# DOCUMENT EXTRACT
━━━━━━━━
However, experts from national wholesaler Partners Specialty Group (PSG) told Insurance Business America there are a few areas making life difficult for producers in the construction space.

Here are the top three challenges producers face, along with some insight into how they might be overcome.

1. Changes in ISO’s policy form language
“The new 2014 ISO form adds additional problems and exposures for agents and brokers servicing contractor clients,” says PSG Executive Vice President Marc Rotter. “The new policy ties any liability the insurance company would be obligated to respond to back to the actual contract between the two parties.”

In other words, producers working with carriers who use ISO forms will need to develop and even more in-depth knowledge of the terms of the project contract in order to cover all bases and mind their own E&O exposures.

Specifically, Vernon Howerton, construction practices leader at the firm Gray Reed & McGraw, said the new ISO forms limit coverage to the lesser of the amount stated on the declarations page/policy itself, or the insurance required by the contract.

“If the contract between owner and contractor did not require insurance to cover the event at issue, under the endorsement, there is no coverage—even if the contractor has insurance that would cover the event,” Howerton says.

With those stringent requirements, Rotter says he sometimes advises his retail agents to seek advice from an attorney.

“We now tell the agents and brokers, or the insured, ‘We’re providing coverage that is now limited to obligations you’ve agreed to in that written contract,” Rotter says. “I now see a wide range of exposures there that are dramatic—in many cases we have to refer the agent and broker to talk to their attorney and get legal advice.”
━━━━━━━━
# RECORD SET
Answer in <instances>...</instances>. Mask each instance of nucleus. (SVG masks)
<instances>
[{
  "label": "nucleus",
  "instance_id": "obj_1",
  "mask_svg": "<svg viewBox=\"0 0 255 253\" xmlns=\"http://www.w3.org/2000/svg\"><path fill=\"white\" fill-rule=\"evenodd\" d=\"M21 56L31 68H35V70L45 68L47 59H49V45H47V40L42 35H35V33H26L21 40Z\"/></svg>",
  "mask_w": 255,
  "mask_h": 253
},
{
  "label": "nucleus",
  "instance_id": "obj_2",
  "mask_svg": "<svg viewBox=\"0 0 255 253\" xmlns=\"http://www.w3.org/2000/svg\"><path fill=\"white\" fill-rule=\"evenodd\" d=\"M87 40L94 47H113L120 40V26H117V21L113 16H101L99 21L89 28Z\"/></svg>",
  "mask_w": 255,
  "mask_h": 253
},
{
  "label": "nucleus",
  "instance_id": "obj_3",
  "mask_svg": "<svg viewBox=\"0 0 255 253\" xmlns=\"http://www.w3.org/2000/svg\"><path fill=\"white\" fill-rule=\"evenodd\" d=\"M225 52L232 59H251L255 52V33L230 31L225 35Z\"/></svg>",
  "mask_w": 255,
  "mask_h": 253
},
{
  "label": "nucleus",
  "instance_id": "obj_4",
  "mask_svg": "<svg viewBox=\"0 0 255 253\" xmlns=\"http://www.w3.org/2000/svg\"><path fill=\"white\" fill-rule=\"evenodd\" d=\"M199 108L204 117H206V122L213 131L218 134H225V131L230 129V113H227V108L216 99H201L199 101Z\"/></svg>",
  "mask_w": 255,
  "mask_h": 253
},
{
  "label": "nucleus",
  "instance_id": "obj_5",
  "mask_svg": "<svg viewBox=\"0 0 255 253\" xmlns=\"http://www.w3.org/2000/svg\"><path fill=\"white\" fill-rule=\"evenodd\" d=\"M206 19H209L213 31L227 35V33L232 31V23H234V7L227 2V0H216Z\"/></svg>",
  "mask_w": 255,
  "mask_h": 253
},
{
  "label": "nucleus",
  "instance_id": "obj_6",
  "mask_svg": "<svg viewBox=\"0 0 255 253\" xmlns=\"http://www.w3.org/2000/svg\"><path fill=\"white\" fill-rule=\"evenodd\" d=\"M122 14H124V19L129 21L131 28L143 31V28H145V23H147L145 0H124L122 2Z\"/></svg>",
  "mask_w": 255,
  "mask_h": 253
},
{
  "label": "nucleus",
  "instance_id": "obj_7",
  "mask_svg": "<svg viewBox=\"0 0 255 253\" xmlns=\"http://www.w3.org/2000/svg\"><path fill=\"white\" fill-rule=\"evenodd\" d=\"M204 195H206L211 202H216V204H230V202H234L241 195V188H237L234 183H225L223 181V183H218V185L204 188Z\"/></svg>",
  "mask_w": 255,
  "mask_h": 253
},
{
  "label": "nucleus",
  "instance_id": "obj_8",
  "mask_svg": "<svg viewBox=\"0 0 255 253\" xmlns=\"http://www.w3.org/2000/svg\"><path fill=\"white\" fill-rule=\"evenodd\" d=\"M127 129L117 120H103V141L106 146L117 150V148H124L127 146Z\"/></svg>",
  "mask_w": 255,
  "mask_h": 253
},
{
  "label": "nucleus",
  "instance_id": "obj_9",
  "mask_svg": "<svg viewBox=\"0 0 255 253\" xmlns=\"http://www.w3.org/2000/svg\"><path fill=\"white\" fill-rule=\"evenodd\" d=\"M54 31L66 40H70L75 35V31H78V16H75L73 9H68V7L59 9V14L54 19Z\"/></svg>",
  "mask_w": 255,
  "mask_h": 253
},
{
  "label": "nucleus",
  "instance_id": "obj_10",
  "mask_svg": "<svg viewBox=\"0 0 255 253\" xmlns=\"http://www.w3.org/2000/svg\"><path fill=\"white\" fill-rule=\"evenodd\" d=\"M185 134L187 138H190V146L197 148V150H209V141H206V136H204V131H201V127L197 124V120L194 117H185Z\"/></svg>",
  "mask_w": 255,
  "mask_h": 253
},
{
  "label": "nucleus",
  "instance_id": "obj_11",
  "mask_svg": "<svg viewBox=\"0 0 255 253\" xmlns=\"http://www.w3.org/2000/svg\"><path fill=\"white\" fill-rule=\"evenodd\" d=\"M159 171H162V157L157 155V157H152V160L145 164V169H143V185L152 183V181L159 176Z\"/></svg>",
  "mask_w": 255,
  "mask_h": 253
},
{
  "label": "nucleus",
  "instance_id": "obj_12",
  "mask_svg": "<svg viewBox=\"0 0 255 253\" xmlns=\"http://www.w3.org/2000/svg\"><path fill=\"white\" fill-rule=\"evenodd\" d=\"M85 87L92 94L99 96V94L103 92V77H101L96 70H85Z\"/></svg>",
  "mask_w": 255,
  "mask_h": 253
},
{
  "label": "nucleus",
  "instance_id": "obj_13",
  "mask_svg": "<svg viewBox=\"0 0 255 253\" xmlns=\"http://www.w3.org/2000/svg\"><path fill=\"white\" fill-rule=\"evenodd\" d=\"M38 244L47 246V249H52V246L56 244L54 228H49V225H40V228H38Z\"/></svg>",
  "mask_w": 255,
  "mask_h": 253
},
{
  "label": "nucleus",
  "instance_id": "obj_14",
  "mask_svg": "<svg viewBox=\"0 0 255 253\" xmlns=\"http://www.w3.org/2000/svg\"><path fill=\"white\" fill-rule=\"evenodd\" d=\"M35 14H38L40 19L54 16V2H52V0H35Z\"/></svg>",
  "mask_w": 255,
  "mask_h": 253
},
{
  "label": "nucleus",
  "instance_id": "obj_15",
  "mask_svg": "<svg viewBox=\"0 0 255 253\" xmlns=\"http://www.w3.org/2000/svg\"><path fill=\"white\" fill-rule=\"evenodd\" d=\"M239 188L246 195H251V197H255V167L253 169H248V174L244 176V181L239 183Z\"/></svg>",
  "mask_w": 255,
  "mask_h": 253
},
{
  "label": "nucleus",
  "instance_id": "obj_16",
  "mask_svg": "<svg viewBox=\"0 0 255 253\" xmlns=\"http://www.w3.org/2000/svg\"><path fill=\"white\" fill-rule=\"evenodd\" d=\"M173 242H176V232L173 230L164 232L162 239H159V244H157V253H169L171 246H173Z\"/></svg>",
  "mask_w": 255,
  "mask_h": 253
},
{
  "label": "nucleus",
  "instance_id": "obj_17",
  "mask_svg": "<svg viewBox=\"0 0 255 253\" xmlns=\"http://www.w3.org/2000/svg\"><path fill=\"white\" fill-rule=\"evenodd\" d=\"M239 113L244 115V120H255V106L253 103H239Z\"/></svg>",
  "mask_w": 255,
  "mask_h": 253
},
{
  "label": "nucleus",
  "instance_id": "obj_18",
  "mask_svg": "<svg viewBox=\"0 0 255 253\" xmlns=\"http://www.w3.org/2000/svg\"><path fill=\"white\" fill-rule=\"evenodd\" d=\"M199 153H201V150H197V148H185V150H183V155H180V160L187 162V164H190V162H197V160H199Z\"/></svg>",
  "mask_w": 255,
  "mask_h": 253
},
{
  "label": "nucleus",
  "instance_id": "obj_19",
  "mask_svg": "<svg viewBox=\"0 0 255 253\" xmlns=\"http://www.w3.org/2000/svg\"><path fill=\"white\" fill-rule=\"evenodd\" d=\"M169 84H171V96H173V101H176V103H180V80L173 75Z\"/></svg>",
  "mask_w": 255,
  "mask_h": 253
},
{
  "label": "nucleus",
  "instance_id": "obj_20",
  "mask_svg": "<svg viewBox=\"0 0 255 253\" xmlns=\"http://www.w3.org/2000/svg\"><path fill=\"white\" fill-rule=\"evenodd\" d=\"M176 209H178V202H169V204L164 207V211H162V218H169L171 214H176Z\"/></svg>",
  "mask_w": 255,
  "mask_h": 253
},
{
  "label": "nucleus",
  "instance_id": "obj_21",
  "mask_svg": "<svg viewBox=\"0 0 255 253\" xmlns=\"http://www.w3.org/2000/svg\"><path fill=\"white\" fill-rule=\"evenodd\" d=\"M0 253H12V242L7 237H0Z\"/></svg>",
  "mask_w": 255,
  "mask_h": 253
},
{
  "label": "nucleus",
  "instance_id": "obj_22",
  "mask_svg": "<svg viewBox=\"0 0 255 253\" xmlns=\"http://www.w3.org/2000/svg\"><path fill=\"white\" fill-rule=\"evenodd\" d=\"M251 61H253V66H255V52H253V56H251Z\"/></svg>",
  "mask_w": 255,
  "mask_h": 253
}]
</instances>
━━━━━━━━
# SHORT EXERCISE 1
Translate this sentence from the construction insurance article into Spanish: "Here are the top three challenges producers face, along with some insight into how they might be overcome."
# SHORT EXERCISE 2
Write the next part of the construction insurance article, starting after its final sentence.
The material has no connection to the construction insurance article.

# TASK RESPONSE 1
Estos son los tres principales desafíos que enfrentan los productores, junto con algunas ideas sobre cómo podrían superarse.

# TASK RESPONSE 2
Apart from bringing in a lawyer, Rotter also says it’s possible to simply sidestep carriers using the new ISO forms. They have not been adopted by every carrier in the market and if a risk is particularly troublesome, he advises producers “don’t even bother” marketing to carriers with the new policy forms.

Howerton notes that the area has not seen a lot of litigation yet as a result of the new forms, but in a “couple of years” there may be some “significant judicial interpretations” that shed light on the new requirements.

2. Auto insurance rates
While rates are generally steady in the construction space, the obvious outlier is commercial auto coverage for an increasing fleet size.

Mark Patterson, another Executive Vice President with PSG, suggests that of all contractor issues, “what’s driving pricing is the auto piece.”

Thanks to increasing auto claims, it’s very difficult to find affordable auto coverage for the construction sector currently. While accepting a higher deductible may lower premiums, escalating legal costs mean that if a client is involved in an accident they could be left without the means to pay for it.

Patterson predicts that “Auto will continue to drive who is going to participate in the market,” keeping pricing at a high level.
However, he notes there is “a lot of capacity” among insurers and while rates are high among most carriers, a savvy producer may be able to score a deal with enough searching.

3. Geographic challenges
The cost of doing business certainly varies state to state, thanks to unique regulation and jurisdictional peculiarities, projects in some states may require unique attention.

Being based in Manhattan, PSG’s Gary Ricker knows all about geographic challenges. New York City is home to the stringent Scaffold Law, regulation that requires contractors to purchase another layer of general liability to cover “gravity-related” injuries.
“We’re the only state left in the country where people can get both a workers’ comp and GL-related lawsuit. That’s a big issue for us,” Ricker says. “It gets reflected in our rates and in the insured’s renewal if they have a major loss on their portfolio—then rates go up significantly.”

In fact, the law is so powerful it can make the cost of insurance on a New York project double what it would be in other states.
Ricker says some brokers sell policies that have an action over exclusion, which negates coverage in the event of a fall, and brings down the overall cost of insurance. However, “it really puts them in a bad position because they’re putting their whole company at risk,” he notes.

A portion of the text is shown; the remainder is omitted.